Philippa: He never stops! [laughs] He always keeps going! [Gandalf picks up map] And here, of course, is Thorin
Oakenshield’s map from ‘The Hobbit’ – the map used by Bilbo and the company of Dwarves and Gandalf
to find the secret door into the Lonely Mountain. There was a little bit of confusion as to what happened to Thorin’s
map: we had it written in there, and we had a note to check, factually, what happened to Thorin’s map, and the person
we set onto that was Henry Mortensen, Viggo Mortensen’s son, was our researcher on that, and he went in there and double-checked
what happened to Thorin’s map, and said, “Yes: no, it survived”.

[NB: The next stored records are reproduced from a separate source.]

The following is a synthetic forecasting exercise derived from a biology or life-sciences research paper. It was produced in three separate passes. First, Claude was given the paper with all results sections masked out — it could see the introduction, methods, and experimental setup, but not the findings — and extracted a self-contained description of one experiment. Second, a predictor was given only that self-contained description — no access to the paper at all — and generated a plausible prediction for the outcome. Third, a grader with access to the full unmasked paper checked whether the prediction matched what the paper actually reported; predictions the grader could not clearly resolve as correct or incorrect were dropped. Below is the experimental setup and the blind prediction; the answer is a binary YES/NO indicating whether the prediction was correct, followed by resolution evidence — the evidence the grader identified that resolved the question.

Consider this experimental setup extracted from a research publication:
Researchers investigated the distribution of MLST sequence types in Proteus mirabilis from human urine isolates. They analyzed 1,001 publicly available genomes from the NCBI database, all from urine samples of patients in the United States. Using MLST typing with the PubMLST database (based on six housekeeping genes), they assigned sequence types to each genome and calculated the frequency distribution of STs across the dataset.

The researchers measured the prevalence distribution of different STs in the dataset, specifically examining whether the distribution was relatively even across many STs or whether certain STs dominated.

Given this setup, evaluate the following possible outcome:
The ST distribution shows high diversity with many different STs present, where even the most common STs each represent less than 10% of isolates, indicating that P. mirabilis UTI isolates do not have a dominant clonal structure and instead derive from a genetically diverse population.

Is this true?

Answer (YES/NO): NO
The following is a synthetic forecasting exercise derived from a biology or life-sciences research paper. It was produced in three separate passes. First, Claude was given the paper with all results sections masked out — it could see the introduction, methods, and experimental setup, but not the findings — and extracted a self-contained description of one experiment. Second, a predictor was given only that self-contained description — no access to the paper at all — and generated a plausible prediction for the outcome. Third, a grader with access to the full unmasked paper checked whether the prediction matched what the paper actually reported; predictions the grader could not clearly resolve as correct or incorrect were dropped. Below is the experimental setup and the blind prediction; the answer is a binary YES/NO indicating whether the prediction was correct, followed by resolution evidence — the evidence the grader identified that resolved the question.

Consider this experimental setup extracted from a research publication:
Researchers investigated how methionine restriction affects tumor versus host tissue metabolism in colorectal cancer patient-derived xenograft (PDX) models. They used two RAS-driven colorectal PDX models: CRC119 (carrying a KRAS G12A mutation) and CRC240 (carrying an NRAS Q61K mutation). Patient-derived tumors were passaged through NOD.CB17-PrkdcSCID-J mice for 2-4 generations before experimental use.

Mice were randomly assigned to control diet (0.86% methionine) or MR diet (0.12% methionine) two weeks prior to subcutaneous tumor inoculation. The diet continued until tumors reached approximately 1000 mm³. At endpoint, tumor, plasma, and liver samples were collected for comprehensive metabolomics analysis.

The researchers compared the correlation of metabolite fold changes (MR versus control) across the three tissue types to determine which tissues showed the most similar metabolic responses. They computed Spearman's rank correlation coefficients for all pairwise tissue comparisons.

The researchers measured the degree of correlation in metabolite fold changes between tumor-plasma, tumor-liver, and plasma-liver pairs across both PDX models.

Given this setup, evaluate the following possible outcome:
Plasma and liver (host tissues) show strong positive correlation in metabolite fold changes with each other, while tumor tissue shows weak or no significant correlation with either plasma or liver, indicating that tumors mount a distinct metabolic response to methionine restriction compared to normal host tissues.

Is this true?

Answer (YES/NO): NO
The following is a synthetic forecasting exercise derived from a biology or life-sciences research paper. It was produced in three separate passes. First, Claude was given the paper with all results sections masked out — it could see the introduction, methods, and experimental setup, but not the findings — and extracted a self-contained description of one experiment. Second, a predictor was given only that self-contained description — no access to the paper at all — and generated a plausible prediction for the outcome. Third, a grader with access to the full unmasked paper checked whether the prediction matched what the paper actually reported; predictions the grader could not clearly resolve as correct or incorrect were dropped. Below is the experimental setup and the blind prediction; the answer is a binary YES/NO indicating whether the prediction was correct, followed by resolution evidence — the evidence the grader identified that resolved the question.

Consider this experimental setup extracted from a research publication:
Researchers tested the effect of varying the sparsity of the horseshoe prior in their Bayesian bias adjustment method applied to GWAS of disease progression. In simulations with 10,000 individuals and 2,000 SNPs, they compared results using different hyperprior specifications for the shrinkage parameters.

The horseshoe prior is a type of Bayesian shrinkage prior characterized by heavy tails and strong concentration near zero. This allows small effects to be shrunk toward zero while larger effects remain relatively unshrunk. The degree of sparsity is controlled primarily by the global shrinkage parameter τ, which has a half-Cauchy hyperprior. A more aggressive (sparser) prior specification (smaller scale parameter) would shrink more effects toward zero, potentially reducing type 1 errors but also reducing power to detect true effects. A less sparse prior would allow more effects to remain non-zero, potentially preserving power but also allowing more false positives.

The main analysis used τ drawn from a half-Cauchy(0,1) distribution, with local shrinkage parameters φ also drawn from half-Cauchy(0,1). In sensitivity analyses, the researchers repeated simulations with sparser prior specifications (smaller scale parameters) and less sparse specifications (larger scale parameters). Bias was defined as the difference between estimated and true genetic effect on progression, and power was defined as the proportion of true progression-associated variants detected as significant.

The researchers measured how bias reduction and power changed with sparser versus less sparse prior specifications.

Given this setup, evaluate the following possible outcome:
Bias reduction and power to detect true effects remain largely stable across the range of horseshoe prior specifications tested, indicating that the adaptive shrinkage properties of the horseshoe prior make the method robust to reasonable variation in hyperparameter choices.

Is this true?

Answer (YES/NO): YES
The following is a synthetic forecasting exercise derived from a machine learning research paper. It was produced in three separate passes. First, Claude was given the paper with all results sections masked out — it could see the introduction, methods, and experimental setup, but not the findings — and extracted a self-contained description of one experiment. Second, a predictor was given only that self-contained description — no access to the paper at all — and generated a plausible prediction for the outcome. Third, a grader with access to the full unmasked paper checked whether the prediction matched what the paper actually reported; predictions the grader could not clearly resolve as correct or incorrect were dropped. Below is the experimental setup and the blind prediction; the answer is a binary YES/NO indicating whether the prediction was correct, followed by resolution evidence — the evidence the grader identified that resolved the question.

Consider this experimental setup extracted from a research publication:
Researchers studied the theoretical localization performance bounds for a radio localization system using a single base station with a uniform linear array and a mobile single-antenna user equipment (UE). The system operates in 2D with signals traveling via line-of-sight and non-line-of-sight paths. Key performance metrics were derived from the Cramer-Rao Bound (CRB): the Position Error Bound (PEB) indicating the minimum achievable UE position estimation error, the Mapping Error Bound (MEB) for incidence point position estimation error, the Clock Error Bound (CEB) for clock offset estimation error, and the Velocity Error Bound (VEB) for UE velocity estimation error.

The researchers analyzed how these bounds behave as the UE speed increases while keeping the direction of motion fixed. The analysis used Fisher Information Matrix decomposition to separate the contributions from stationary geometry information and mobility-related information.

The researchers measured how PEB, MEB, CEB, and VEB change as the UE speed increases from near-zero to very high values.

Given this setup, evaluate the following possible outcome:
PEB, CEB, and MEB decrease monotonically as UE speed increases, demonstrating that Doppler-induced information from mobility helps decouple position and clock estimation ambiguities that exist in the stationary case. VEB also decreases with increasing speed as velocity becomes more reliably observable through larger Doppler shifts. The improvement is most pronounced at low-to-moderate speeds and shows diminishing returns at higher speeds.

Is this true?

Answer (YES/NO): NO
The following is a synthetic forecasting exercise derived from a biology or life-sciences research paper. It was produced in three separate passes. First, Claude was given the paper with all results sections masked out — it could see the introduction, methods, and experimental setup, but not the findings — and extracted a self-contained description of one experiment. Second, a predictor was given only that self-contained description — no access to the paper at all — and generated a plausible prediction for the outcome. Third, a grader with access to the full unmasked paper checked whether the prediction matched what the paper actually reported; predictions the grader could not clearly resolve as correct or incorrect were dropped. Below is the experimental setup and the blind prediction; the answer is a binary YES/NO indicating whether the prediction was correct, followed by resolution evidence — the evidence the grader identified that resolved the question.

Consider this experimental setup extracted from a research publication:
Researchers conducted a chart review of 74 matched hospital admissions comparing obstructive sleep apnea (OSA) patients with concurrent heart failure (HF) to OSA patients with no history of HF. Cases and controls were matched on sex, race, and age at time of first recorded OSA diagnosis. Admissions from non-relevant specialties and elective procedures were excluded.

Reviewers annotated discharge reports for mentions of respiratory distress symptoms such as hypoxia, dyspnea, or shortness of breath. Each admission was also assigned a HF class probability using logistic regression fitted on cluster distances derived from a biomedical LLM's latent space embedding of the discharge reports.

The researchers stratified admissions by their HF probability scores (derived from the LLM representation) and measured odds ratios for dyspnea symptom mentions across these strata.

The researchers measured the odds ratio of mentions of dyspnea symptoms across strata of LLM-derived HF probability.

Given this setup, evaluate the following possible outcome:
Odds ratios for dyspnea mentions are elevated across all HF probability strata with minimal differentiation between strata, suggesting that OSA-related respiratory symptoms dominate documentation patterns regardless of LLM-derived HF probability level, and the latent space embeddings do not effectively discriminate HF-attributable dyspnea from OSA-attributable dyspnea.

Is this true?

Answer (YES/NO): NO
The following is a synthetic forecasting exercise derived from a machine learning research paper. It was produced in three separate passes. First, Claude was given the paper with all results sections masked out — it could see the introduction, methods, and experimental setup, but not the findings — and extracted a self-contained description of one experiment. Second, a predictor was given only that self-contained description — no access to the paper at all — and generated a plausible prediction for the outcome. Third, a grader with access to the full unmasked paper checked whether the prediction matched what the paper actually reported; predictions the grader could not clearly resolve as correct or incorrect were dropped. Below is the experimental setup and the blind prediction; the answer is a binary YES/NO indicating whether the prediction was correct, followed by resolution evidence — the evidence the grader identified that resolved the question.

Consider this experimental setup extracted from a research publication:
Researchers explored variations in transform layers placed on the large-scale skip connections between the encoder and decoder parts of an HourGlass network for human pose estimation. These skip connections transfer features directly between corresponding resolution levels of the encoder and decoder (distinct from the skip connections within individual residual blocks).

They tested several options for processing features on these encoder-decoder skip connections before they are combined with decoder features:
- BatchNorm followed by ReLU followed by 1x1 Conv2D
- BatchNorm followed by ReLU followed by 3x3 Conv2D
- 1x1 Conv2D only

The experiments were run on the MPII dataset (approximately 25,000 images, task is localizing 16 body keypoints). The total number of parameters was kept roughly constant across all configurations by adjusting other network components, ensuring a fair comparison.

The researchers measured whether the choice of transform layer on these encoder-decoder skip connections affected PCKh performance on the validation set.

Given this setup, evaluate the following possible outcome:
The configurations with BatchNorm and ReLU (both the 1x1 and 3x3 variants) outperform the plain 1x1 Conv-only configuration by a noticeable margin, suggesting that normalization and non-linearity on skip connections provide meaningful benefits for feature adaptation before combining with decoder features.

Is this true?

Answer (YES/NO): NO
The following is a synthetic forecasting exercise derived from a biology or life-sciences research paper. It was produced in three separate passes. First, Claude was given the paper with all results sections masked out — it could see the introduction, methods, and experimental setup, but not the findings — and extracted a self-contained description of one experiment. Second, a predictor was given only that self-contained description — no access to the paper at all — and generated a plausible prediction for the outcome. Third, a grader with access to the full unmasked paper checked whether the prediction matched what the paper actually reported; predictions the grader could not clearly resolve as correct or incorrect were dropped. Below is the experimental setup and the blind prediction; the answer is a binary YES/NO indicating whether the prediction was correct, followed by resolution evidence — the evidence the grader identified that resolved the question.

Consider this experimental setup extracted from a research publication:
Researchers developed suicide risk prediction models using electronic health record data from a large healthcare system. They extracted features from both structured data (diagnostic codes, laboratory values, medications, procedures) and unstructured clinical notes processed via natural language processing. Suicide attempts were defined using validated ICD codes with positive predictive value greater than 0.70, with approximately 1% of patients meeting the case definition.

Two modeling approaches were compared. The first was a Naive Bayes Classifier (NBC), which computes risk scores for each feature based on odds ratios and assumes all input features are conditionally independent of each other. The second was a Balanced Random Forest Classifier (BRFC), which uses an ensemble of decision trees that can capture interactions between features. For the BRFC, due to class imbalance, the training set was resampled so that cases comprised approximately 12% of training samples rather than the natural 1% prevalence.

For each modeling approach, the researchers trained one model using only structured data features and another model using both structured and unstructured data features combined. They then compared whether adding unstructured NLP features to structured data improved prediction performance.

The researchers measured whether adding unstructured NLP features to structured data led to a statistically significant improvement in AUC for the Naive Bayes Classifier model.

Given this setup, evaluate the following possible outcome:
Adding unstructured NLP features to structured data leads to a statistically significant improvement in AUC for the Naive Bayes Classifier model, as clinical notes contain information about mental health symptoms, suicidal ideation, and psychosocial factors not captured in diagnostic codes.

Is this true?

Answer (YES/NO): NO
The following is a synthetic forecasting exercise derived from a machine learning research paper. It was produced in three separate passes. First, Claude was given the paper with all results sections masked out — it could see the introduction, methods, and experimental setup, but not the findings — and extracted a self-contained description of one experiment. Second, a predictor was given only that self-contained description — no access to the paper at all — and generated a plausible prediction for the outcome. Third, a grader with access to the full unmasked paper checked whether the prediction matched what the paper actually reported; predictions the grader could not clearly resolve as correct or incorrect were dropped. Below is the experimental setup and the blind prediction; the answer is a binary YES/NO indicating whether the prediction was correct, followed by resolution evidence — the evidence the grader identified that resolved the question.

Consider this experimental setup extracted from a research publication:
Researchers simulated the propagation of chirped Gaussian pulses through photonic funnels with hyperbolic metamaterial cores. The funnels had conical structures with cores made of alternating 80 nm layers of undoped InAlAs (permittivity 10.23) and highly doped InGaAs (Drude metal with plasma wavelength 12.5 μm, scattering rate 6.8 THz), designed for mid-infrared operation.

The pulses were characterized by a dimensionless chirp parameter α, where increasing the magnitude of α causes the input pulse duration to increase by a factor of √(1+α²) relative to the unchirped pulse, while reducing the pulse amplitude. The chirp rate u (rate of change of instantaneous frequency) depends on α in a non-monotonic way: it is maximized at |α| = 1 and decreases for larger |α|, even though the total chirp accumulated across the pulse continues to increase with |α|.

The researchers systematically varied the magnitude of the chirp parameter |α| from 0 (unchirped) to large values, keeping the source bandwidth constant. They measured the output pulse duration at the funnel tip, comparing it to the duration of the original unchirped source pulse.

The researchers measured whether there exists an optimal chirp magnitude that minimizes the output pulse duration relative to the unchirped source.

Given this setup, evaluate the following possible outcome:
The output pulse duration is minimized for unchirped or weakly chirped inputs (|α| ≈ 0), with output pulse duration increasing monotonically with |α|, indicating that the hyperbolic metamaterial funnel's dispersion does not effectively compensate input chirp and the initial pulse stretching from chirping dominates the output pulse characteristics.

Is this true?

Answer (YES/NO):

Peter: Thank heavens for Henry!
Philippa: [laughing] Thank heavens for Henry! (beat) One of the things I remember was – before this
project even got green-lit – you had a wish-list, and your wish-list for Bilbo Baggins was Sir Ian Holm [Peter
agrees] and I don’t think we ever saw anybody else as Bilbo, so it was just a dream come true watching him bring Bilbo
Peter: [Bilbo pours tea for Gandalf] This shot is actually not a computer shot: it looks like one, because you’ve
got the two actors in the same shot, but it’s done with forced perspective. Now, the table that Ian Holm is pouring
on is a different sized table to what Ian McKellen’s sitting on, and there’s actually five or six feet…
This table’s split in half, chopped down in the middle; the join is hidden by all of the different objects that are
on the table, but there’s actually a five or six foot gap between the two halves of the table in that wide shot, and
the two actors are in the same room together, but they’re a lot more separated by distance than what appears on film;
and what you actually see is the appearance that one character is very small and that one’s very big, and that’s
simply because the small person’s further away: it’s called forced perspective.
Philippa: I think I’m right in saying: this was the first time Ian Holm and Ian McKellen have acted together
in a film.
Peter: Yeah, they’d never worked together – they knew each other slightly, but they’d never been
in anything together, and I think they had a lot of fun.
Philippa: They did.
Peter: They were great days, these days, because they were both… In a way, they were both, you know, really
determined to make their scenes as special as they possibly could. They only had two or three scenes together, and they wanted
to make the most of them.
Philippa: I think one of the… If I remember rightly, Ian Holm did make the enquiry – I don’t think
Gandalf had been cast when we approached him – and he did ask… One of his first questions was, “Who’s
Peter: The smoking scene is one that I thought I would have to fight for: I was sure at some stage, because it’s
Hollywood, somebody would come to me and say, “You can’t show smoking in a film, it’s not politically correct,”
and yet it’s my favourite scene, this smoke-ship. [Philippa laughs] I always wanted to have the smoke-ship, and
I was really gearing myself up for a hell of a fight when the day came that I was told to get rid of the smoking scene, but
it never did.
Peter: Nobody ever breathed a word about it.
Philippa: In earlier drafts, we actually had a running gag that Gandalf had given-up smoking.